SUPPLIED MATERIAL below:
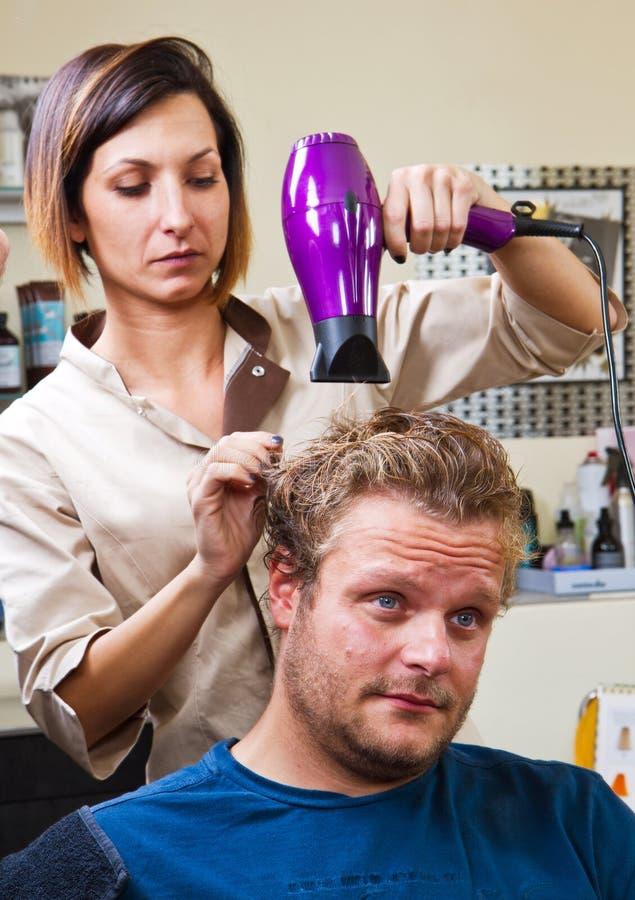 Härlig man på frisörslaget som torkar hans hår royaltyfri foto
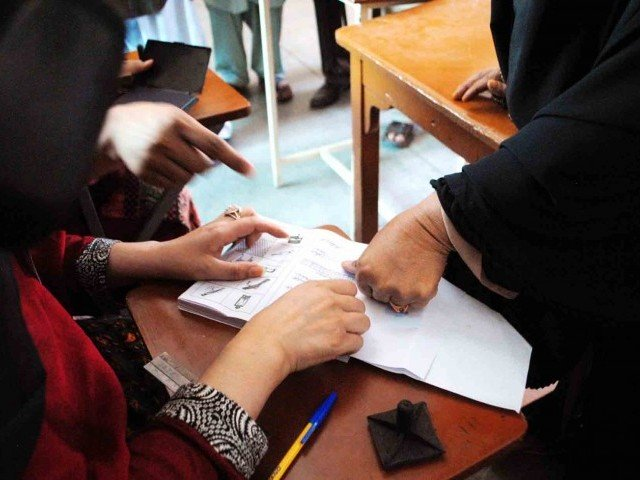 Eyebrows raised over low voter turnout in Lahore and Karachi. PHOTO: PPI
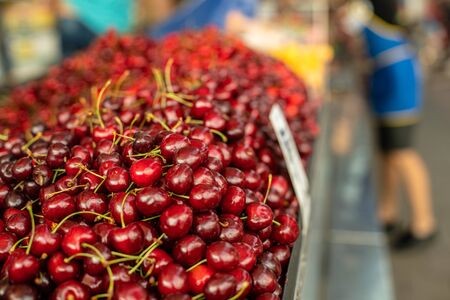 Close up of sweet cherry ready for sale at farmers market. Fresh fruits concept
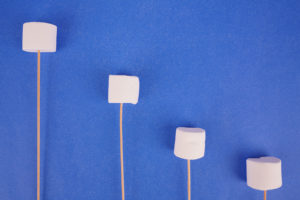 Fluffy marshmallows with sticks on blue background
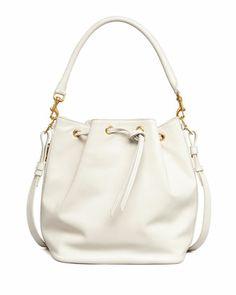 Bucket Shoulder Bag, White by Saint Laurent at Bergdorf Goodman.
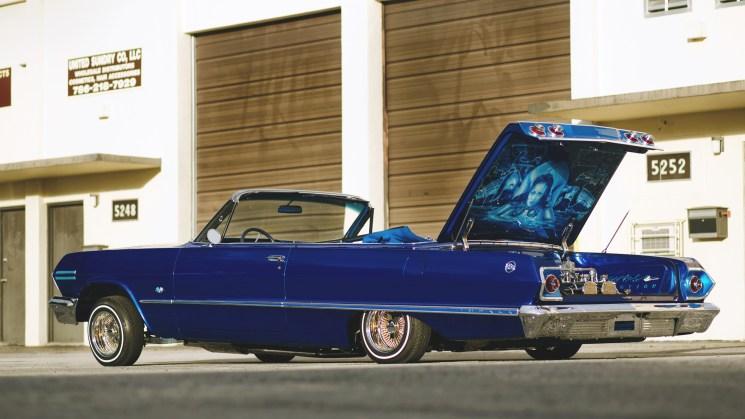 rides magazine chevy chevrolet impala lowrider wire wheels blue wave bowtie connection florida small block jl audio hydraulics custom car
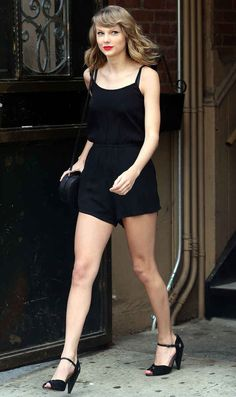 Give her a black playsuit and some red lipstick and she will strut. | Is There Anyone Who Struts As Well As Taylor Swift?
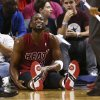 Miami Heat\'s Dwyane Wade (3) tends to his leg after being knocked to the floor during the second half of an NBA basketball game against the Oklahoma City Thunder in Miami, Tuesday, Dec. 25, 2012. The Heat won 103-97. (AP Photo/J Pat Carter) ORG XMIT: FLJC109
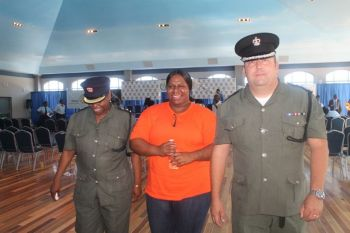 Ms Thomas (centre) with Superintendent of Prisons Mr David Foot (right) and another prison officer at the FTM's seminar in 2014. Photo: VINO/File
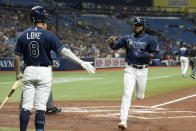 Tampa Bay Rays' Manuel Margot, right, heads to the dugout and is congratulated by Brandon Lowe after scoring during the first inning of the team's baseball game against the Detroit Tigers on Thursday, Sept. 16, 2021, in St. Petersburg, Fla. (AP Photo/Scott Audette)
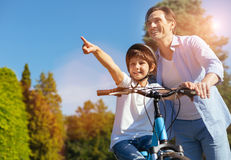 Observant emotional child pointing at something exciting Stock Photo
End of SUPPLIED MATERIAL.
ACTIVITY: The whole listing is to be written out exactly; the pictures stay out of the copy.

TASK RESPONSE:
 Härlig man på frisörslaget som torkar hans hår royaltyfri foto
 Eyebrows raised over low voter turnout in Lahore and Karachi. PHOTO: PPI
 Close up of sweet cherry ready for sale at farmers market. Fresh fruits concept
 Fluffy marshmallows with sticks on blue background
 Bucket Shoulder Bag, White by Saint Laurent at Bergdorf Goodman.
 rides magazine chevy chevrolet impala lowrider wire wheels blue wave bowtie connection florida small block jl audio hydraulics custom car
 Give her a black playsuit and some red lipstick and she will strut. | Is There Anyone Who Struts As Well As Taylor Swift?
 Miami Heat\'s Dwyane Wade (3) tends to his leg after being knocked to the floor during the second half of an NBA basketball game against the Oklahoma City Thunder in Miami, Tuesday, Dec. 25, 2012. The Heat won 103-97. (AP Photo/J Pat Carter) ORG XMIT: FLJC109
 Ms Thomas (centre) with Superintendent of Prisons Mr David Foot (right) and another prison officer at the FTM's seminar in 2014. Photo: VINO/File
 Tampa Bay Rays' Manuel Margot, right, heads to the dugout and is congratulated by Brandon Lowe after scoring during the first inning of the team's baseball game against the Detroit Tigers on Thursday, Sept. 16, 2021, in St. Petersburg, Fla. (AP Photo/Scott Audette)
 Observant emotional child pointing at something exciting Stock Photo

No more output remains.